→ **Problem to work on**
Could you copy the lines below exactly, leaving none out?

┏━━

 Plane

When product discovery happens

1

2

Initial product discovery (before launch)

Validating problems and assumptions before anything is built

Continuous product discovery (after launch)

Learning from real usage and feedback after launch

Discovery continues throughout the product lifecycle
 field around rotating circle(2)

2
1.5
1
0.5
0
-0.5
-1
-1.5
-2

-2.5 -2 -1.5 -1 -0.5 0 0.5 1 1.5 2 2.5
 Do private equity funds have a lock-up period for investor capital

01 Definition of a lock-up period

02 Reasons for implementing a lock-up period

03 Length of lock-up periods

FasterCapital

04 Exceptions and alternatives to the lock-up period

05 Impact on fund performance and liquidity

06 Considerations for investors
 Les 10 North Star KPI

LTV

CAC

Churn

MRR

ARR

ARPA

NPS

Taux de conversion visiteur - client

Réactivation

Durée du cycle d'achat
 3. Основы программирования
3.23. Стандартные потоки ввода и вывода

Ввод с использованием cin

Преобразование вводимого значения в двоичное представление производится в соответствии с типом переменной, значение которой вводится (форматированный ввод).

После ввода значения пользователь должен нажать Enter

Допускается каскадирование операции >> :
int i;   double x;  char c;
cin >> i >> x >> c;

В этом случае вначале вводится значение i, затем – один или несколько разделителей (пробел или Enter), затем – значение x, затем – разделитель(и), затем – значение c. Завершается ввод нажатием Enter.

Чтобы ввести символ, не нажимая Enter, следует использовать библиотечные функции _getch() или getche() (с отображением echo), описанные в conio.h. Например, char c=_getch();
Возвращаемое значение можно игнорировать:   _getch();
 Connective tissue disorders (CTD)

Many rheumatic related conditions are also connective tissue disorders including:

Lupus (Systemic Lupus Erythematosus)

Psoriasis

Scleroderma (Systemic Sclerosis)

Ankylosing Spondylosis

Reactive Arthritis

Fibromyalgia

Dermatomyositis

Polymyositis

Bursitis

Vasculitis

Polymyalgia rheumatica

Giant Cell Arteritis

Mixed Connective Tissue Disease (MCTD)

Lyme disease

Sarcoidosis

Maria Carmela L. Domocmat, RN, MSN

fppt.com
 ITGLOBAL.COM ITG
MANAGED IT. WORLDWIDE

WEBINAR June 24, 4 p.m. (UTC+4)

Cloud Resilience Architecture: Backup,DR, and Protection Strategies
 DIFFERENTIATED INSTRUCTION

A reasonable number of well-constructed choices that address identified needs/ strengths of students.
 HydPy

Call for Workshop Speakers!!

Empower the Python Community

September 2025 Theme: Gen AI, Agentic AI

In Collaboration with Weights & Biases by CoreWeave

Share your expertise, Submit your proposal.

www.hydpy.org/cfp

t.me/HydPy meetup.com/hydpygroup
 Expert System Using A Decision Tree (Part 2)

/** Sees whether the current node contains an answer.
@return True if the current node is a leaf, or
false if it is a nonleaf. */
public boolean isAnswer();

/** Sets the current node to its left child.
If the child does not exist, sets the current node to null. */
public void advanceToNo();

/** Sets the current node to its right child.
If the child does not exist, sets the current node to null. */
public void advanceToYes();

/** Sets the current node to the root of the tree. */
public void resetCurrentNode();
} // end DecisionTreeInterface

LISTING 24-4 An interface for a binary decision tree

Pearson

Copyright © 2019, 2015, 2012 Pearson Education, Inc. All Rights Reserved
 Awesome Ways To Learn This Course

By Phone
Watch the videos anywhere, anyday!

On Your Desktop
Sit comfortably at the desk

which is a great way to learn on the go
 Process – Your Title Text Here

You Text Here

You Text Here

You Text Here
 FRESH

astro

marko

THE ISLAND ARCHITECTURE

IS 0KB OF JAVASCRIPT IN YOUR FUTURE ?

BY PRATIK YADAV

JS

┗━━

→ **Written reply**
 Plane

When product discovery happens

1

2

Initial product discovery (before launch)

Validating problems and assumptions before anything is built

Continuous product discovery (after launch)

Learning from real usage and feedback after launch

Discovery continues throughout the product lifecycle
 field around rotating circle(2)

2
1.5
1
0.5
0
-0.5
-1
-1.5
-2

-2.5 -2 -1.5 -1 -0.5 0 0.5 1 1.5 2 2.5
 Do private equity funds have a lock-up period for investor capital

01 Definition of a lock-up period

02 Reasons for implementing a lock-up period

03 Length of lock-up periods

FasterCapital

04 Exceptions and alternatives to the lock-up period

05 Impact on fund performance and liquidity

06 Considerations for investors
 Les 10 North Star KPI

LTV

CAC

Churn

MRR

ARR

ARPA

NPS

Taux de conversion visiteur - client

Réactivation

Durée du cycle d'achat
 3. Основы программирования
3.23. Стандартные потоки ввода и вывода

Ввод с использованием cin

Преобразование вводимого значения в двоичное представление производится в соответствии с типом переменной, значение которой вводится (форматированный ввод).

После ввода значения пользователь должен нажать Enter

Допускается каскадирование операции >> :
int i;   double x;  char c;
cin >> i >> x >> c;

В этом случае вначале вводится значение i, затем – один или несколько разделителей (пробел или Enter), затем – значение x, затем – разделитель(и), затем – значение c. Завершается ввод нажатием Enter.

Чтобы ввести символ, не нажимая Enter, следует использовать библиотечные функции _getch() или getche() (с отображением echo), описанные в conio.h. Например, char c=_getch();
Возвращаемое значение можно игнорировать:   _getch();
 Connective tissue disorders (CTD)

Many rheumatic related conditions are also connective tissue disorders including:

Lupus (Systemic Lupus Erythematosus)

Psoriasis

Scleroderma (Systemic Sclerosis)

Ankylosing Spondylosis

Reactive Arthritis

Fibromyalgia

Dermatomyositis

Polymyositis

Bursitis

Vasculitis

Polymyalgia rheumatica

Giant Cell Arteritis

Mixed Connective Tissue Disease (MCTD)

Lyme disease

Sarcoidosis

Maria Carmela L. Domocmat, RN, MSN

fppt.com
 ITGLOBAL.COM ITG
MANAGED IT. WORLDWIDE

WEBINAR June 24, 4 p.m. (UTC+4)

Cloud Resilience Architecture: Backup,DR, and Protection Strategies
 DIFFERENTIATED INSTRUCTION

A reasonable number of well-constructed choices that address identified needs/ strengths of students.
 HydPy

Call for Workshop Speakers!!

Empower the Python Community

September 2025 Theme: Gen AI, Agentic AI

In Collaboration with Weights & Biases by CoreWeave

Share your expertise, Submit your proposal.

www.hydpy.org/cfp

t.me/HydPy meetup.com/hydpygroup
 Expert System Using A Decision Tree (Part 2)

/** Sees whether the current node contains an answer.
@return True if the current node is a leaf, or
false if it is a nonleaf. */
public boolean isAnswer();

/** Sets the current node to its left child.
If the child does not exist, sets the current node to null. */
public void advanceToNo();

/** Sets the current node to its right child.
If the child does not exist, sets the current node to null. */
public void advanceToYes();

/** Sets the current node to the root of the tree. */
public void resetCurrentNode();
} // end DecisionTreeInterface

LISTING 24-4 An interface for a binary decision tree

Pearson

Copyright © 2019, 2015, 2012 Pearson Education, Inc. All Rights Reserved
 Awesome Ways To Learn This Course

By Phone
Watch the videos anywhere, anyday!

On Your Desktop
Sit comfortably at the desk

which is a great way to learn on the go
 Process – Your Title Text Here

You Text Here

You Text Here

You Text Here
 FRESH

astro

marko

THE ISLAND ARCHITECTURE

IS 0KB OF JAVASCRIPT IN YOUR FUTURE ?

BY PRATIK YADAV

JS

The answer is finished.